Entries supplied:
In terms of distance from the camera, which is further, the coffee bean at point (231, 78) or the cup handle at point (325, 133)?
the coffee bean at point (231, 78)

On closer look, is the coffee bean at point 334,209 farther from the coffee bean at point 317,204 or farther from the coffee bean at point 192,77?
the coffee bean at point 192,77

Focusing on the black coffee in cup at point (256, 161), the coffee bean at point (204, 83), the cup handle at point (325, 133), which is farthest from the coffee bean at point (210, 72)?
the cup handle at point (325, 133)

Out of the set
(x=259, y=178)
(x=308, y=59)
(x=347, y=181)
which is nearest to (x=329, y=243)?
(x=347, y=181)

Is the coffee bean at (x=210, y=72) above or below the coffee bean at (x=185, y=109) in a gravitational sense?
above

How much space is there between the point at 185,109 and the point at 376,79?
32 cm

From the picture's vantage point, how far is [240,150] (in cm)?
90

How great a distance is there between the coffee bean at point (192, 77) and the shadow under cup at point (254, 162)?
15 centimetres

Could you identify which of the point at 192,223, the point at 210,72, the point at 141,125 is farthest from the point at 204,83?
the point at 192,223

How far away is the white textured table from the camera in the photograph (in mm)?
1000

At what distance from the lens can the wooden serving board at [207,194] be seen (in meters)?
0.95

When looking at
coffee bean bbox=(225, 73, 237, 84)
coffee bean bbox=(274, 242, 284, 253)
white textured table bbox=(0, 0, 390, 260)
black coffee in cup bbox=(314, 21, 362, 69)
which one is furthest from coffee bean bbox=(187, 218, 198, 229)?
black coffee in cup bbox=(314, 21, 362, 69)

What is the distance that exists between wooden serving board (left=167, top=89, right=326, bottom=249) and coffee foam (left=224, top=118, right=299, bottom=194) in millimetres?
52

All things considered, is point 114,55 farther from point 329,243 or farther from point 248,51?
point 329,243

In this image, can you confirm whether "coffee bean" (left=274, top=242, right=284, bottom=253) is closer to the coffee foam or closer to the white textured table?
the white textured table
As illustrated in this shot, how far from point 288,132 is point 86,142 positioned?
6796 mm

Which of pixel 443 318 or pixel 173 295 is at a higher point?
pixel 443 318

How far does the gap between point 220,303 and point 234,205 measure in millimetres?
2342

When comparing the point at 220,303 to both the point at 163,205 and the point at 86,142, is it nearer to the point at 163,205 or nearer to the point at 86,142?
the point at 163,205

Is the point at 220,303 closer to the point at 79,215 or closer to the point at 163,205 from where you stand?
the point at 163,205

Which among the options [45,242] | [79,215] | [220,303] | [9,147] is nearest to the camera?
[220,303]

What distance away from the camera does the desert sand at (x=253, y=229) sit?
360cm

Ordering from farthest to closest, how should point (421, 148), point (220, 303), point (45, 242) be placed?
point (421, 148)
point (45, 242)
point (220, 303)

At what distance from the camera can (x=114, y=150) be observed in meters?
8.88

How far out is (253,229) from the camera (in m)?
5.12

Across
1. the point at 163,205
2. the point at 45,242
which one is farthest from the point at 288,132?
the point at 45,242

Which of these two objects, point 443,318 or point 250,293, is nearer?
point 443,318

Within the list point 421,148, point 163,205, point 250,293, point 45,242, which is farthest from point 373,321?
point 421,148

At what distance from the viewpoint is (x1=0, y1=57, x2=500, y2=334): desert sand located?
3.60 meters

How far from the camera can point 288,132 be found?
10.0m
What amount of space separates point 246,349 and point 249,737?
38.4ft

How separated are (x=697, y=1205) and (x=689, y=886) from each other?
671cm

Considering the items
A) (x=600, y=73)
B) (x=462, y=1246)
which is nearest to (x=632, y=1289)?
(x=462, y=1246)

Instruction: Copy the entries word for word, from the line containing "Ordering from farthest" through the last line of the entries.

Answer to this task:
Ordering from farthest to closest, how should point (421, 148), point (220, 303), point (45, 242) be placed?
point (421, 148)
point (45, 242)
point (220, 303)

At what distance from the camera can (x=114, y=150) be observed in meters?
8.88

How far out is (253,229) from the camera (in m)?
5.12

Across
1. the point at 163,205
2. the point at 45,242
which one is farthest from the point at 288,132?
the point at 45,242

Which of these two objects, point 443,318 or point 250,293, is nearer?
point 443,318

Within the list point 421,148, point 163,205, point 250,293, point 45,242, which is farthest from point 373,321?
point 421,148

At what distance from the viewpoint is (x1=0, y1=57, x2=500, y2=334): desert sand located?
3.60 meters

How far from the camera can point 288,132 be found?
10.0m
What amount of space separates point 246,349 and point 249,737?
38.4ft

How separated are (x=697, y=1205) and (x=689, y=886) from each other?
671cm

Considering the items
A) (x=600, y=73)
B) (x=462, y=1246)
which is nearest to (x=632, y=1289)?
(x=462, y=1246)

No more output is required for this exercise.